## Challenge
Skip all pictures, then print the remaining material exactly.

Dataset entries
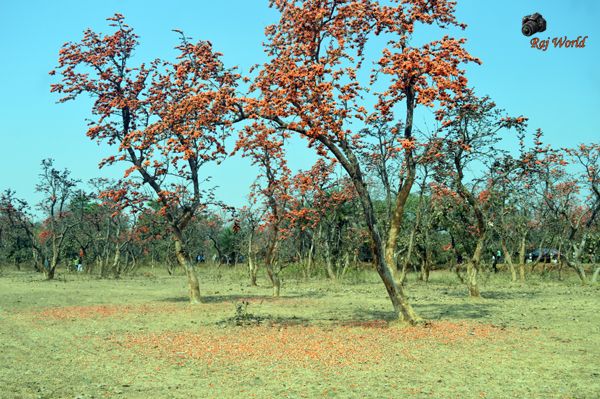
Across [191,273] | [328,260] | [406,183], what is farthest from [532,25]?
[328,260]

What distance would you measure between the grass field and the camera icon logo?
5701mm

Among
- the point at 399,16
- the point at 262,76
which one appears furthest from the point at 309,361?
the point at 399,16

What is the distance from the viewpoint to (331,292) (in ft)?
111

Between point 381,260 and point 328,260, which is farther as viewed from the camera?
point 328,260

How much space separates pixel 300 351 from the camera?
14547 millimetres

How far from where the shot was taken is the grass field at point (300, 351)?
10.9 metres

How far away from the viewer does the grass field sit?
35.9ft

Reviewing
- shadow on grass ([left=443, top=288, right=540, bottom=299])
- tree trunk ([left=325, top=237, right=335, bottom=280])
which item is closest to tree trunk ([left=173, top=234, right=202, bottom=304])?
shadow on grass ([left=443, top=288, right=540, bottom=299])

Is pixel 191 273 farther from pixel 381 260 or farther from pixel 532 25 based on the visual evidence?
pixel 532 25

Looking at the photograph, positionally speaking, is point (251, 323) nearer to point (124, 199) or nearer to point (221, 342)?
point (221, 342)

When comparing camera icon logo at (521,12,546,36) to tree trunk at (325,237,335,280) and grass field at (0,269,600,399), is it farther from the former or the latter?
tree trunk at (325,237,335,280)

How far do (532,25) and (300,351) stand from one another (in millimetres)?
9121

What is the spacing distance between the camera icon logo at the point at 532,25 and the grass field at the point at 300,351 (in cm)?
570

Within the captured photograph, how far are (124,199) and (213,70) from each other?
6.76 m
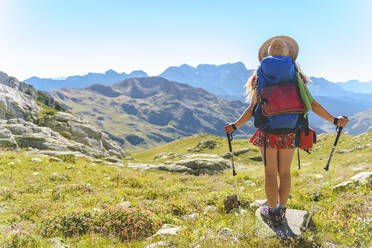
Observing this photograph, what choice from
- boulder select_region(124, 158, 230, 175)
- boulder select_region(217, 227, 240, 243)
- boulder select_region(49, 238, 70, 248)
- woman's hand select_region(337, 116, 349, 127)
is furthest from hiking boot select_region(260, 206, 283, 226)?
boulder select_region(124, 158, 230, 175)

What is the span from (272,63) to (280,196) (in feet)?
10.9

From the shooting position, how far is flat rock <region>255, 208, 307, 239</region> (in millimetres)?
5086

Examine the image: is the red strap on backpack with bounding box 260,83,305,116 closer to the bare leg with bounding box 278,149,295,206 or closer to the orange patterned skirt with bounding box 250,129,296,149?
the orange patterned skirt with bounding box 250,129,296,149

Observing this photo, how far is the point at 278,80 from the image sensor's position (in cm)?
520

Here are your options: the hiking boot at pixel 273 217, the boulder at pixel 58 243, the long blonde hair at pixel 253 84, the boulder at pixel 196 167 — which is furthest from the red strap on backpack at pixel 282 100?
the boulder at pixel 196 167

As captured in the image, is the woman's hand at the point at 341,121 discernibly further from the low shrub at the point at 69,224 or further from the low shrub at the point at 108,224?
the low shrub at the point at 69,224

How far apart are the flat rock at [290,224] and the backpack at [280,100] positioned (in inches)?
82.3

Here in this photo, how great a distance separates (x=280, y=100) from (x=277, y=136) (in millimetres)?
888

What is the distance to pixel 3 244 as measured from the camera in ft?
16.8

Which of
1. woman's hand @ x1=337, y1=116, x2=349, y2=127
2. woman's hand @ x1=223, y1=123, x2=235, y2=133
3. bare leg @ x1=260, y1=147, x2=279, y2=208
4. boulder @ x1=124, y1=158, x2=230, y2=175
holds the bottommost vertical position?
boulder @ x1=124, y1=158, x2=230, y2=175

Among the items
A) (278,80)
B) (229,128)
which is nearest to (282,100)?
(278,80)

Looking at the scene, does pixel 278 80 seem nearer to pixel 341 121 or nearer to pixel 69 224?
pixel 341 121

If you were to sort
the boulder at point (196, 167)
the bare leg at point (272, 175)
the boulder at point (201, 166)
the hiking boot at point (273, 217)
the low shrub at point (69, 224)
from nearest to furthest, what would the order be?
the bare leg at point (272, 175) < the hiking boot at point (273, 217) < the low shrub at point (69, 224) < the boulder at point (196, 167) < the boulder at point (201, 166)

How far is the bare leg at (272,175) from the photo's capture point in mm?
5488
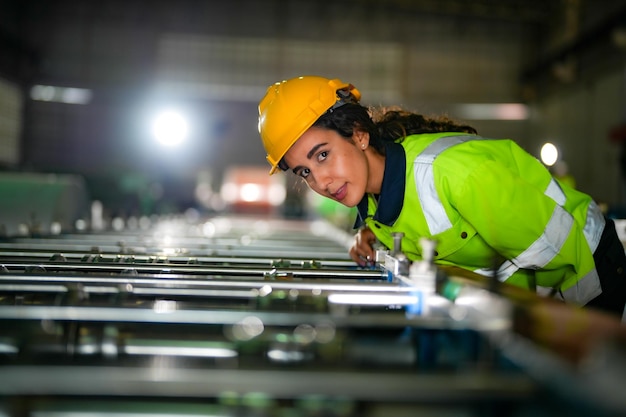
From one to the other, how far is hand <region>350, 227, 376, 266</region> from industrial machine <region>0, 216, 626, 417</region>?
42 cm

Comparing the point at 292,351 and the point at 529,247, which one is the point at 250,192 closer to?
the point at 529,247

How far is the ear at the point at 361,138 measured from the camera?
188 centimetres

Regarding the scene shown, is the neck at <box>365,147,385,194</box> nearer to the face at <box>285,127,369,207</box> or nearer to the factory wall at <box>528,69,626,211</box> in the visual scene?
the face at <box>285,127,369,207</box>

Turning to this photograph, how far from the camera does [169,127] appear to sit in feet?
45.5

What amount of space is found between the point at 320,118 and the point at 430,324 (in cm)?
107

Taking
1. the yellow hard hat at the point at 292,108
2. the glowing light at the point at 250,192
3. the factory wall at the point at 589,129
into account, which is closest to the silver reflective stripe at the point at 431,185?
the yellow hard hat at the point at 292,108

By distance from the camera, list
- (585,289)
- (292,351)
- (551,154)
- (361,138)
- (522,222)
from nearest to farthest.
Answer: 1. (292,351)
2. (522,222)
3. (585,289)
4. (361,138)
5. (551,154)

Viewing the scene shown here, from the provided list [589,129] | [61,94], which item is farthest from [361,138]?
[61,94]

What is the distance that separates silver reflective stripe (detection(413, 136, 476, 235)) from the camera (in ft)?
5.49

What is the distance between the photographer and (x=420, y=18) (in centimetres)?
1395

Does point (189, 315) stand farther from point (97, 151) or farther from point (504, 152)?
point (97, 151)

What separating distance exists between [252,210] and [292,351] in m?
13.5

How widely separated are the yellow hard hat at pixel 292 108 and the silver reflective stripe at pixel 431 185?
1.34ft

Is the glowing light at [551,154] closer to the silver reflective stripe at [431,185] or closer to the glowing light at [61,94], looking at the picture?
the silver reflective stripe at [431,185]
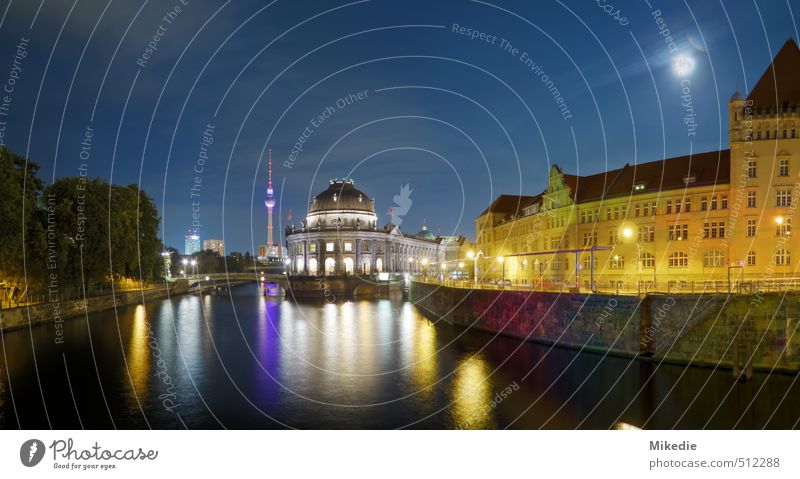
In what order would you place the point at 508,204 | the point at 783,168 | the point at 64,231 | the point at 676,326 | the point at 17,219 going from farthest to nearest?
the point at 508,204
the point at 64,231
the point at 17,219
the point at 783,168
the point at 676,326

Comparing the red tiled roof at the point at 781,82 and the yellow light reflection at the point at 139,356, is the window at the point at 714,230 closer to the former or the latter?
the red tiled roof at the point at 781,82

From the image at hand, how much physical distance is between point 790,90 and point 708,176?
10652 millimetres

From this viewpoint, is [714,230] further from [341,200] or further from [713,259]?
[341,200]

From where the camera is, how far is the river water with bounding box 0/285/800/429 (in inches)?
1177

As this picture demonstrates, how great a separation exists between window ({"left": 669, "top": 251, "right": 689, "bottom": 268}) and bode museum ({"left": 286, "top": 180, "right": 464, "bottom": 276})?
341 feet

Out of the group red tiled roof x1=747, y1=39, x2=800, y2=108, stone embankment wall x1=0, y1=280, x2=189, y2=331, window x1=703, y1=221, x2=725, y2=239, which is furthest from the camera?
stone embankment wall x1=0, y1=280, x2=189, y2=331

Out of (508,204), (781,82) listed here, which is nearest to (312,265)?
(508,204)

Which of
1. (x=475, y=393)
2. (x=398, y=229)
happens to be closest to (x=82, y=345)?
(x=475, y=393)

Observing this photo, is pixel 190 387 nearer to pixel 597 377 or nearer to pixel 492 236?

## Result of this exercise
Across [191,273] | [328,260] | [406,183], what is farthest from [532,25]?
[328,260]

What distance would you measure between the grass field and the camera icon logo?
5701mm

Among
- the point at 399,16
- the point at 262,76
which one appears furthest from the point at 309,361?
the point at 399,16

What is the distance from the viewpoint to (331,292) (in ft)?
111

Between point 381,260 and point 328,260, which is farther as viewed from the camera?
point 328,260

How much space separates pixel 300 351 from the camera?
14547 millimetres

How far from where the shot was taken is the grass field at point (300, 351)?
10.9 metres

How far away from the viewer does the grass field sit?
35.9ft

Reviewing
- shadow on grass ([left=443, top=288, right=540, bottom=299])
- tree trunk ([left=325, top=237, right=335, bottom=280])
which item is closest to tree trunk ([left=173, top=234, right=202, bottom=304])?
shadow on grass ([left=443, top=288, right=540, bottom=299])

Is pixel 191 273 farther from pixel 381 260 or farther from pixel 532 25 based on the visual evidence?
pixel 532 25

Looking at the photograph, positionally speaking, is point (251, 323) nearer to point (124, 199) or nearer to point (221, 342)?
point (221, 342)

When comparing camera icon logo at (521,12,546,36) to tree trunk at (325,237,335,280) and grass field at (0,269,600,399), is it farther from the former or the latter?
tree trunk at (325,237,335,280)

How far do (532,25) and (300,351) stand from one another (in millimetres)?
9121

What is the spacing distance between the camera icon logo at the point at 532,25 and the grass field at the point at 300,351 (in cm)?
570

Within the captured photograph, how far are (124,199) and (213,70) from each other?
6.76 m
Observing this photograph, what choice from
- boulder select_region(124, 158, 230, 175)
- boulder select_region(217, 227, 240, 243)
- boulder select_region(49, 238, 70, 248)
- woman's hand select_region(337, 116, 349, 127)
is furthest from hiking boot select_region(260, 206, 283, 226)?
boulder select_region(124, 158, 230, 175)

What is the span from (272,63) to (280,196) (in feet)?
10.9

From the shooting position, how far is flat rock <region>255, 208, 307, 239</region> (in millimetres)?
5086

Examine the image: is the red strap on backpack with bounding box 260,83,305,116 closer to the bare leg with bounding box 278,149,295,206 or closer to the orange patterned skirt with bounding box 250,129,296,149?
the orange patterned skirt with bounding box 250,129,296,149

Observing this photo, how far is the point at 278,80 from the image sensor's position (in cm)?
520

Here are your options: the hiking boot at pixel 273 217, the boulder at pixel 58 243, the long blonde hair at pixel 253 84, the boulder at pixel 196 167 — which is furthest from the red strap on backpack at pixel 282 100?
the boulder at pixel 196 167

As captured in the image, is the woman's hand at the point at 341,121 discernibly further from the low shrub at the point at 69,224 or further from the low shrub at the point at 108,224?
the low shrub at the point at 69,224

How far apart are the flat rock at [290,224] and the backpack at [280,100] positioned (in inches)?
82.3

Here in this photo, how great a distance separates (x=280, y=100) from (x=277, y=136) (in millimetres)?
888

What is the distance to pixel 3 244 as measured from the camera in ft?
16.8

Which of
1. woman's hand @ x1=337, y1=116, x2=349, y2=127
2. woman's hand @ x1=223, y1=123, x2=235, y2=133
3. bare leg @ x1=260, y1=147, x2=279, y2=208
4. boulder @ x1=124, y1=158, x2=230, y2=175
holds the bottommost vertical position?
boulder @ x1=124, y1=158, x2=230, y2=175

Among the items
A) (278,80)
B) (229,128)
which is nearest to (282,100)?
(278,80)

Looking at the scene, does pixel 278 80 seem nearer to pixel 341 121 or nearer to pixel 69 224?
pixel 341 121

If you were to sort
the boulder at point (196, 167)
the bare leg at point (272, 175)
the boulder at point (201, 166)
the hiking boot at point (273, 217)
the low shrub at point (69, 224)
from nearest to furthest, what would the order be?
the bare leg at point (272, 175) < the hiking boot at point (273, 217) < the low shrub at point (69, 224) < the boulder at point (196, 167) < the boulder at point (201, 166)

How far is the bare leg at (272,175) from the photo's capture point in mm?
5488
From one to the other, how far is hand <region>350, 227, 376, 266</region> from industrial machine <region>0, 216, 626, 417</region>?
42 cm

Comparing the point at 292,351 and the point at 529,247, which one is the point at 250,192 closer to?
the point at 529,247

How far is the ear at the point at 361,138 measured from the camera?
188 centimetres

Regarding the scene shown, is the neck at <box>365,147,385,194</box> nearer to the face at <box>285,127,369,207</box> or nearer to the factory wall at <box>528,69,626,211</box> in the visual scene?
the face at <box>285,127,369,207</box>

Turning to this photograph, how far from the camera does [169,127] appear to sit in feet?
45.5

What amount of space is found between the point at 320,118 and the point at 430,324 (in cm)?
107

Taking
1. the yellow hard hat at the point at 292,108
2. the glowing light at the point at 250,192
3. the factory wall at the point at 589,129
into account, which is closest to the silver reflective stripe at the point at 431,185?
the yellow hard hat at the point at 292,108

By distance from the camera, list
- (585,289)
- (292,351)
- (551,154)
- (361,138)
- (522,222)
from nearest to farthest.
Answer: 1. (292,351)
2. (522,222)
3. (585,289)
4. (361,138)
5. (551,154)

Viewing the scene shown here, from the provided list [589,129] | [61,94], which item is farthest from [361,138]?
[61,94]

What is the distance that separates silver reflective stripe (detection(413, 136, 476, 235)) from the camera (in ft)?
5.49

What is the distance between the photographer and (x=420, y=18) (in centimetres)?
1395

Does point (189, 315) stand farther from point (97, 151) or farther from point (504, 152)?
point (97, 151)

What separating distance exists between [252,210] and [292,351] in m?
13.5

How widely separated are the yellow hard hat at pixel 292 108 and the silver reflective stripe at pixel 431 185?
1.34ft

Is the glowing light at [551,154] closer to the silver reflective stripe at [431,185] or closer to the glowing light at [61,94], looking at the picture?
the silver reflective stripe at [431,185]
In what order would you place the point at 508,204 | the point at 783,168 | the point at 64,231 | the point at 676,326 | the point at 17,219 going from farthest to nearest?
the point at 508,204
the point at 64,231
the point at 17,219
the point at 783,168
the point at 676,326

Comparing the red tiled roof at the point at 781,82 and the yellow light reflection at the point at 139,356, is the window at the point at 714,230 closer to the former or the latter?
the red tiled roof at the point at 781,82

From the image at hand, how much physical distance is between point 790,90 and point 708,176?
10652 millimetres

From this viewpoint, is [714,230] further from [341,200] or further from [713,259]?
[341,200]

From where the camera is, how far is the river water with bounding box 0/285/800/429 (in inches)?
1177

As this picture demonstrates, how great a separation exists between window ({"left": 669, "top": 251, "right": 689, "bottom": 268}) and bode museum ({"left": 286, "top": 180, "right": 464, "bottom": 276})?
341 feet

Out of the group red tiled roof x1=747, y1=39, x2=800, y2=108, stone embankment wall x1=0, y1=280, x2=189, y2=331, window x1=703, y1=221, x2=725, y2=239, which is furthest from the camera?
stone embankment wall x1=0, y1=280, x2=189, y2=331

Out of (508,204), (781,82) listed here, which is nearest to (312,265)?
(508,204)

Which of
1. (x=475, y=393)
2. (x=398, y=229)
happens to be closest to (x=82, y=345)?
(x=475, y=393)

Observing this photo, is pixel 190 387 nearer to pixel 597 377 or nearer to pixel 492 236?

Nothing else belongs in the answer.